Widespread use of HIEs would save Medicare $63M

New research shows health information exchanges (HIEs) cut down on redundant and unnecessary medical tests by giving physicians access to a patient’s current medical history.

Eliminating that redundancy led to significant cost-savings. So much so that researchers estimated Medicare could save $63 million annually in outpatient therapeutic procedure costs.

The study, authored by Niam Yaraghi, a fellow at The Brookings Institution, and several colleagues at the University of Connecticut and the State University of New York at Buffalo, evaluated data from HEALTHeLINK, a regional HIE in western New York.
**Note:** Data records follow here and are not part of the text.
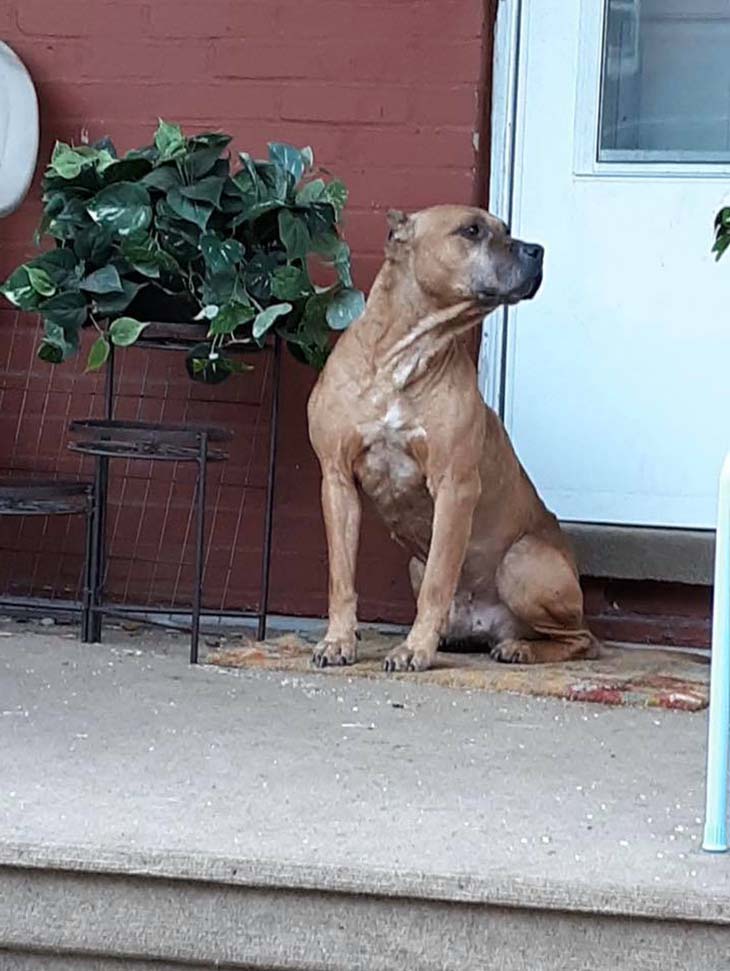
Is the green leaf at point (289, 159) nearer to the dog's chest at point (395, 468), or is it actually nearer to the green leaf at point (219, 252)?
the green leaf at point (219, 252)

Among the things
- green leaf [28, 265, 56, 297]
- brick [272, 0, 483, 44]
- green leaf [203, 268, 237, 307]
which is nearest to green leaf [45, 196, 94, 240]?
green leaf [28, 265, 56, 297]

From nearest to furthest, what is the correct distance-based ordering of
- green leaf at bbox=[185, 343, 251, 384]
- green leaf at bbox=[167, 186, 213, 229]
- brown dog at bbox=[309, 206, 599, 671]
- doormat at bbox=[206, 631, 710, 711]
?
1. doormat at bbox=[206, 631, 710, 711]
2. green leaf at bbox=[167, 186, 213, 229]
3. brown dog at bbox=[309, 206, 599, 671]
4. green leaf at bbox=[185, 343, 251, 384]

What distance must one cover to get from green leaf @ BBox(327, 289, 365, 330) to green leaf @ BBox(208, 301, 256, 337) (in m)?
0.22

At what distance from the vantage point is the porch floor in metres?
2.50

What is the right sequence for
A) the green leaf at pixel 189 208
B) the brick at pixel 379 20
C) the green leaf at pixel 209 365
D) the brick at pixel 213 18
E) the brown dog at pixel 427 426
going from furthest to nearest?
the brick at pixel 213 18 → the brick at pixel 379 20 → the green leaf at pixel 209 365 → the brown dog at pixel 427 426 → the green leaf at pixel 189 208

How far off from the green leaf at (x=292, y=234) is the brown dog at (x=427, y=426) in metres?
0.24

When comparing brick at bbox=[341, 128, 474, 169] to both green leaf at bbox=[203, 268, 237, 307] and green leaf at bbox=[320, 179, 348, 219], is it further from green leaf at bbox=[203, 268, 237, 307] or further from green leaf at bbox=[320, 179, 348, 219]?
green leaf at bbox=[203, 268, 237, 307]

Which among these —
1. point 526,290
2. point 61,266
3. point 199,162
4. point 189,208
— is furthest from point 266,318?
point 526,290

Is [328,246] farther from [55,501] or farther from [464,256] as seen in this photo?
[55,501]

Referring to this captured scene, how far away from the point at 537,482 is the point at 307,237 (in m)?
1.04

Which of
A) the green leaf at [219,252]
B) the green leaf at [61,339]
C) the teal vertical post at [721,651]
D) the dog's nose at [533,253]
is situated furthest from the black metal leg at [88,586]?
the teal vertical post at [721,651]

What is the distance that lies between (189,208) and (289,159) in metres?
0.32

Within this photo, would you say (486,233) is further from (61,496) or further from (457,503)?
(61,496)

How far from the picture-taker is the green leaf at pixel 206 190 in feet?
13.6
The authors limited their scope to procedures performed in the physician’s office, diverging from previous studies that have focused on the emergency department.

The results of the study showed that physicians with access to HIE data repeated therapeutic medical procedures less frequently. There was no impact on diagnostic procedures, although the authors noted that the data on diagnostic procedures in HEALTHeLINK is “comparatively limited.”

“To our knowledge, this is among the first studies that provide evidence for the effectiveness of HIE usage in the office settings,” the researchers wrote. “In addition, by separate analyzing of diagnostic and therapeutic medical procedures, we have also shown that the HIE does not impact different types of medical procedures in the same way.”

RELATED: States look to boost HIE initiatives with federal funding

States have experienced various degrees of success using HIEs. Some provide real-time updates to assist clinicians with care decisions or improve patient matching. However, the number of public HIEs has been declining over the last several years, prompting providers to invest in privately-run HIEs.